Material and methods
Animal subjects
Whole blood samples from 2 female southern muriquis (ages 2 and 4 years) were obtained opportunistically during their routine physical examination from the Passeio Público Municipal de Curitiba, State of Paraná, Brazil. One female (Serena) was born at the Curitiba Zoo (State of Paraná, Brazil), and the other female (Monalisa) was rescued from illegal trade at State of Rio Grande do Sul, Brazil. Immediately upon collection, samples were transferred to DNA/RNA Shield Blood Collection Tubes (Zymo Research) and stored at room temperature for up to 2 weeks until they were transferred to a freezer (−20°C).
The study was considered exempt from Kent State University IACUC review and oversight as no antemortem procedures were on animals for the purpose of this project and all samples were opportunistically obtained. This project was registered in the Brazilian National System of Management of Genetic Heritage and Associated Traditional Knowledge (SISGEN no. A83A517).
DNA extraction and sequencing
DNA was extracted using a MagAttract HMW DNA kit (cat no. 67563 Qiagen, Inc.) according to the manufacturer's instructions.

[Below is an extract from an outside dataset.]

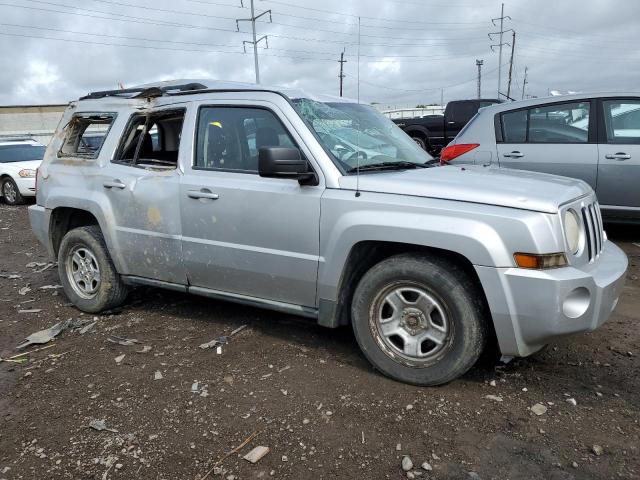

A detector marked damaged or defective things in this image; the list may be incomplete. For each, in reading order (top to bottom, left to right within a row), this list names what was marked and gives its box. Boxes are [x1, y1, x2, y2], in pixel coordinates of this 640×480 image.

broken rear side window [58, 113, 115, 158]
broken rear side window [114, 109, 185, 171]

In-country sequencing was performed on a PromethION 2 Solo instrument (ONT, Oxford, UK) using PromethION R10.4.1 flow cells at the Biotechnology and Clinical Diagnostics Laboratory at the Secretariat of Environment, Infrastructure and Logistics—SEMIL (São Paulo, Brazil). Two libraries were created for each animal sample using the LSK-114 ligation sequencing kit. For the first library, 3 μg of DNA in 100 μL elution buffer was sheared by passage through a 28-gauge needle 30 times, library prepped, and then split into 3 aliquots (32 μL). For the second library, DNA was left unsheared, eluted, and prepped as a single 32-μL library. The first aliquot of the unsheared library was loaded onto the flow cell and run for 24 h, after which the flow cells were washed using the manufacturer's wash kit (ONT, Oxford, UK). Two of the sheared library aliquots were sequenced on days 2 and 3, respectively. Data were collected using 5 kHz MinKNOW version 24.06.8 (ONT, Oxford, UK). Additional sequence data were obtained by creating barcoded libraries using the SQK-NBD114.24 native barcoding gDNA ligation sequencing kit. 500 ng of unsheared DNA for 3 individuals was barcoded, and the library was split into two 32 μL aliquots. The aliquots were run for 24 h each with a flow cell wash in between.
Base calling
Raw data from all runs were base called post hoc using Dorado v0.8.1 (https://github.com/nanoporetech/dorado) with model [email protected]. Base modifications with 5mC and 5hmC were called simultaneously using the Dorado flag-modified-bases 5mC_5hmC. Overall read quality was assessed using Samtools; reads were filtered with quality scores >10. Dorado correct was used to correct reads >5 kb prior to assembly.
Genome assembly
The obtained sequences were de novo assembled to obtain the southern muriqui genome using Hifiasm v0.16.0 and Flye v2.9.5 (Kolmogorov et al. 2019). The FCS-adapter tool from the NCBI Foreign Contamination Screening program suite was used to detect and remove adapter and vector contamination (https://github.com/ncbi/fcs). Haplotigs and contig overlaps were removed using Purge Dups v1.2.6 (https://github.com/dfguan/purge_dups). The resulting draft assembly was scaffolded using NTlink v1.3.10 with gap filling resulting in a more contiguous contig-level assembly (Coombe et al. 2021).
QC and BUSCO
The quality of all draft assemblies was evaluated by detecting Benchmarking Universal Single-Copy Orthologs (BUSCOs) within the lineage (Manni et al. 2021). Compleasm was used to calculate BUSCO scores, a faster and more accurate BUSCO implementation (Huang and Li 2023). Compleasm single and duplicate BUSCO counts were combined to provide a direct comparison to the standard BUSCO program's “complete” value.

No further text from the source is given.